U.S. Secretary of State Mike Pompeo will meet with Colombian President Ivan Duque in the resort city of Cartagena next week, as tensions flare with neighboring Venezuela.
Duque and Pompeo will seek to "continue strengthening the bilateral relationship and discuss the crisis provoked by the dictatorship in Venezuela," a statement from the Colombia president's office said Thursday.
The meeting, scheduled for next Wednesday, comes after Duque asked countries "that defend democracy" not to recognize the new government of Venezuelan President Nicolas Maduro, due to be seated on January 10.
The socialist leader, who has overseen Venezuela's descent into the worst economic crisis of its history, will start a second mandate after winning an election earlier this year that was branded a fraud by the U.S., European Union, opposition groups and the Organization of American States.

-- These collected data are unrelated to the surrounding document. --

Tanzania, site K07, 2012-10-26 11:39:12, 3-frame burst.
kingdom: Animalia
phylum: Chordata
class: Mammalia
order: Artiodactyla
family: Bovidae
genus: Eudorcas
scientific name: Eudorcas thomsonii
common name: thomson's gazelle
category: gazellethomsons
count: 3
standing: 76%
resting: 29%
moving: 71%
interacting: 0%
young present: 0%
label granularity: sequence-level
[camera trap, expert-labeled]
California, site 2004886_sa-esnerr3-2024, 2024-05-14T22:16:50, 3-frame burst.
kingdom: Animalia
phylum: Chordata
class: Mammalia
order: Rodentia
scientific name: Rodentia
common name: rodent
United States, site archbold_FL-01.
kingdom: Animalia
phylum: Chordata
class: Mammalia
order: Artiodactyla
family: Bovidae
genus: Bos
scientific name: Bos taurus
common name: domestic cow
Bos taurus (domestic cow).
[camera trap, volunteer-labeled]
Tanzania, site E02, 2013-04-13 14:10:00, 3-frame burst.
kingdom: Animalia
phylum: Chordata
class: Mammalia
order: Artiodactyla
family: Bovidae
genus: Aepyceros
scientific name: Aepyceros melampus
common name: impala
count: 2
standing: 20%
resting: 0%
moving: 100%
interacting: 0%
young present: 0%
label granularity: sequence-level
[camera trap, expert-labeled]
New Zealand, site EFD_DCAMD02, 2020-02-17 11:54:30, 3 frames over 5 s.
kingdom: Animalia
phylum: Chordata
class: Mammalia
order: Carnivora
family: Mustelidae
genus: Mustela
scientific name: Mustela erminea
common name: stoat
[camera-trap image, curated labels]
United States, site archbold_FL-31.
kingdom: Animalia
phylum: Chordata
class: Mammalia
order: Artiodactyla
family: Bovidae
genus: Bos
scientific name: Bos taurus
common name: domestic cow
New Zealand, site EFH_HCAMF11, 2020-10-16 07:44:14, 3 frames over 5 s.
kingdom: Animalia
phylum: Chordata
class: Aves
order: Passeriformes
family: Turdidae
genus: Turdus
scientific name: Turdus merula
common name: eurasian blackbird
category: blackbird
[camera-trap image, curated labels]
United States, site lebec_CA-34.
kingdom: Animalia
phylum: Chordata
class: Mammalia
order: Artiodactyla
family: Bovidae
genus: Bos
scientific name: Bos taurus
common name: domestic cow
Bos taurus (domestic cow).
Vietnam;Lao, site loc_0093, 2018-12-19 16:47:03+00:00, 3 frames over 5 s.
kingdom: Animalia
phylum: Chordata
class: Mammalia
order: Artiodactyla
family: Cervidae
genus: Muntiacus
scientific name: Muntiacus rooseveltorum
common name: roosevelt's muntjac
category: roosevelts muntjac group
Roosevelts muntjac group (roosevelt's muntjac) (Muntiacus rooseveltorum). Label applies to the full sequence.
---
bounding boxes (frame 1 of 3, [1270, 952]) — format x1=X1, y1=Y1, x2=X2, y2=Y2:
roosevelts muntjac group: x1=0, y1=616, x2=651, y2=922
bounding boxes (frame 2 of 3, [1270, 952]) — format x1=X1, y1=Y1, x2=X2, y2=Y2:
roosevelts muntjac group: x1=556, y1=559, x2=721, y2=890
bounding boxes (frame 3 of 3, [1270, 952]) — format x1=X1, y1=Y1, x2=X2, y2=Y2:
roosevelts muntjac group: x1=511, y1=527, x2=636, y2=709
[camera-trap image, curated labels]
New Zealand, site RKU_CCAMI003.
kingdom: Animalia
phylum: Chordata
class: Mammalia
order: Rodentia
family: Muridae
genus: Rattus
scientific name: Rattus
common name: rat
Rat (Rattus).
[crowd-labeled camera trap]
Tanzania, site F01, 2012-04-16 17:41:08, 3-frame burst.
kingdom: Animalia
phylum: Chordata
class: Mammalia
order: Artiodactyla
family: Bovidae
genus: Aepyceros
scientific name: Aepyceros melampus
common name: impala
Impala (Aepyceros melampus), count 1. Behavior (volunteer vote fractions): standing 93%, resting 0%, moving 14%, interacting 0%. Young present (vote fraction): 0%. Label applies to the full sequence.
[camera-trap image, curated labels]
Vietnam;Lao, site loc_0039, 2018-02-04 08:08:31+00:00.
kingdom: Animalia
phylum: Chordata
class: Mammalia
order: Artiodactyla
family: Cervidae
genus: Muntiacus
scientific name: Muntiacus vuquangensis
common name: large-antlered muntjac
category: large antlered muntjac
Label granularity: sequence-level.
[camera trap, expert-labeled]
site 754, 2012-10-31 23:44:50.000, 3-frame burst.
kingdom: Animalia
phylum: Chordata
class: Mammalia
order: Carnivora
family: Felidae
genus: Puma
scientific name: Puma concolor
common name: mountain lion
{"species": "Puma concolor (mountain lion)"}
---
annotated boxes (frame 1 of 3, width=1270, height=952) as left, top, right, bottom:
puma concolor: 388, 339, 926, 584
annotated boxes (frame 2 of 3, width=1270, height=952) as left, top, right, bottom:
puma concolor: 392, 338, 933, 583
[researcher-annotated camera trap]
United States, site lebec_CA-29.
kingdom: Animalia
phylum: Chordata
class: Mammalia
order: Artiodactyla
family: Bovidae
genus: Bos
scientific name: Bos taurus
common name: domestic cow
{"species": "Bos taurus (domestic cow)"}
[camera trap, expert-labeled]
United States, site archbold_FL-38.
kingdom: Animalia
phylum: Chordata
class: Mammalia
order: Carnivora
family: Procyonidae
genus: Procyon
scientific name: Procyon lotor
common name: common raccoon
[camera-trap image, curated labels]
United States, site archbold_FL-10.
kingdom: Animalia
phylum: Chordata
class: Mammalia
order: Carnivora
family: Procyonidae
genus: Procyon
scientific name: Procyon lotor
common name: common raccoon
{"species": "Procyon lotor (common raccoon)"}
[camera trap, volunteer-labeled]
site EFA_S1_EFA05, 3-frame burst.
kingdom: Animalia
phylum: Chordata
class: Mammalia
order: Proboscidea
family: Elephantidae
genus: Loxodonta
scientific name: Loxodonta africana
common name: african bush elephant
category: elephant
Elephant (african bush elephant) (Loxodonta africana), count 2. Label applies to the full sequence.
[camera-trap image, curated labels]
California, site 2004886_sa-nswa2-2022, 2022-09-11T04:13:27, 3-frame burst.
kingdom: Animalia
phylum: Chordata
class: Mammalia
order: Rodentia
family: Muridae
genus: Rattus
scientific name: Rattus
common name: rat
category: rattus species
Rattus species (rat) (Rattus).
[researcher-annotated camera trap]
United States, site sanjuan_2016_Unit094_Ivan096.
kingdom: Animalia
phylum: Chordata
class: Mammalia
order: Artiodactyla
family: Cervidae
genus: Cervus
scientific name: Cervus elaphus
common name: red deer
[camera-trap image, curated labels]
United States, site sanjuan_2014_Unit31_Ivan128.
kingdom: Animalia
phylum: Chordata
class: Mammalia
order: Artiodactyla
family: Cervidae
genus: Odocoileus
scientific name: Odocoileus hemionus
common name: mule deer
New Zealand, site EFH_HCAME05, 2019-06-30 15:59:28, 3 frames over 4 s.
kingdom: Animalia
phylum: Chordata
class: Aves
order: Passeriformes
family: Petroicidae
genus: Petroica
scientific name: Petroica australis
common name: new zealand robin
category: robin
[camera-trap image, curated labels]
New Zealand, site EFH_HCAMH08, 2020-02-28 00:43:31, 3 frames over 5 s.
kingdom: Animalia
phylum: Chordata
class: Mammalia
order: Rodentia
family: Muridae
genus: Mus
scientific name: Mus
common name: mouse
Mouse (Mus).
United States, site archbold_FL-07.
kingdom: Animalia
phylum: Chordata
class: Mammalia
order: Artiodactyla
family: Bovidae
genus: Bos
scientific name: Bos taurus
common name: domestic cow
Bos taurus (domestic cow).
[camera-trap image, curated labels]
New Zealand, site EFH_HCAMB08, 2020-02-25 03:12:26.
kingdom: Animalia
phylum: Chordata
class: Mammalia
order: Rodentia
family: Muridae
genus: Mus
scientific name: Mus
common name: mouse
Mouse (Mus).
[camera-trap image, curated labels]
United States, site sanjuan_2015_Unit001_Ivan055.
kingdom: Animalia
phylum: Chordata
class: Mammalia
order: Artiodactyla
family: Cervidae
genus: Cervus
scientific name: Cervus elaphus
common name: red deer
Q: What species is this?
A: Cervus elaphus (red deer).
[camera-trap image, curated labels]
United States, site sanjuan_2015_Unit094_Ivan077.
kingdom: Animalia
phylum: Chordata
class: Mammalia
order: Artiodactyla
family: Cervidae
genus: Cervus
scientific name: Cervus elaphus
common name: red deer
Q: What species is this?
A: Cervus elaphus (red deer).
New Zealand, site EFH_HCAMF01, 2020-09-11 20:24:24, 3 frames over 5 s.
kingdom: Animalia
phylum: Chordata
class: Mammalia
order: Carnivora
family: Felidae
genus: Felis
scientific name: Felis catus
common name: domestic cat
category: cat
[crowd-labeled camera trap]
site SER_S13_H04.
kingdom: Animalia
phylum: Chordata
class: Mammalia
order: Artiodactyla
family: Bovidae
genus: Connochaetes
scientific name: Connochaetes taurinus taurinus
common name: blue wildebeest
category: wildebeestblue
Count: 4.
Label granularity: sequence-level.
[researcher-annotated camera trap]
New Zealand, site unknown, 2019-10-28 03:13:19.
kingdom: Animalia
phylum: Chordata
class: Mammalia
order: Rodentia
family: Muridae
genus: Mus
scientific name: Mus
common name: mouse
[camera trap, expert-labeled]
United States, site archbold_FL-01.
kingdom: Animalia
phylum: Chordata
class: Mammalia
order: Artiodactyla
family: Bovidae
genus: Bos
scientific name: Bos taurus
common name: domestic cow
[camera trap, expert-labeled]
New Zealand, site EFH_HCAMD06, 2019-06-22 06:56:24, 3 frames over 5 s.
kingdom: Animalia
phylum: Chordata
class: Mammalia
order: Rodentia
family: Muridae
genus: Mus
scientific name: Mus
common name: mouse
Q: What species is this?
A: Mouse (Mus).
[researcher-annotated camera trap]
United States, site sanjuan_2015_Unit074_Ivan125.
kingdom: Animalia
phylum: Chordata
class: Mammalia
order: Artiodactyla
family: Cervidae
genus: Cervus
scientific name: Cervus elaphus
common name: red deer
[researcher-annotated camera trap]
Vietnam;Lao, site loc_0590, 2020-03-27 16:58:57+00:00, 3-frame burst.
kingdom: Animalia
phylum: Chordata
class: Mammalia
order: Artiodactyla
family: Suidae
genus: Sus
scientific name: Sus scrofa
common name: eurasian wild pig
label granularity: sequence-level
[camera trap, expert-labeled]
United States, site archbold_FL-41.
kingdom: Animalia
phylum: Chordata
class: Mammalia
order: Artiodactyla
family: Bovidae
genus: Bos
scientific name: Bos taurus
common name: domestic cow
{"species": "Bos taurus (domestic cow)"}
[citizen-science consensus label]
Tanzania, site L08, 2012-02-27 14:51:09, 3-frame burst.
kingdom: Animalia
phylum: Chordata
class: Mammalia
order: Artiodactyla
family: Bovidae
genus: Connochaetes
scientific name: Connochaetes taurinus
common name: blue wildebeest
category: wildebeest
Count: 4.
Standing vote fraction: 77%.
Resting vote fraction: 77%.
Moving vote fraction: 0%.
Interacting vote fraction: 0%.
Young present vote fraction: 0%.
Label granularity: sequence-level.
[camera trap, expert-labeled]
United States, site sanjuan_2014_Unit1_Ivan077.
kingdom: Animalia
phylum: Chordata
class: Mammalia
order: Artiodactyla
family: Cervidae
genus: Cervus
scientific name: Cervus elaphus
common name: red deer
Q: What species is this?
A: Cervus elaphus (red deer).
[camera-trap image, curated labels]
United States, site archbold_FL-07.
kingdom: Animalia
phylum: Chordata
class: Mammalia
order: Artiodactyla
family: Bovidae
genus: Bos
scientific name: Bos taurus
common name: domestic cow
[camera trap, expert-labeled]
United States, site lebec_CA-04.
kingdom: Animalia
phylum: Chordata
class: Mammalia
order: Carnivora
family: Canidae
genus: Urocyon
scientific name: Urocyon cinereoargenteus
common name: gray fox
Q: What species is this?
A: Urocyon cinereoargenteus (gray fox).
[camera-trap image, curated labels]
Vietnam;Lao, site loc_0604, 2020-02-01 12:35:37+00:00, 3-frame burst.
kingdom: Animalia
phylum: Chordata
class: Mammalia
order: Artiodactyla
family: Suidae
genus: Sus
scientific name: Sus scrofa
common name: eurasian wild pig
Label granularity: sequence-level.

Colombia, a strategic ally of the United States, is leading the regional opposition to Venezuela, with which it has extremely frayed diplomatic ties.
The arrival of Russian strategic bombers in Venezuela to participate in military exercises at the start of December sent tensions soaring.
Millions of Venezuelans have fled the economic crisis in their country, many into neighboring Colombia. According to the United Nations, 2.3 million people have left since 2015.
Maduro, who frequently denounces plots against him, insisted this month that the United States was planning to overthrow him with the help of Colombia's right-wing government and Brazil's far-right President-elect Jair Bolsonaro.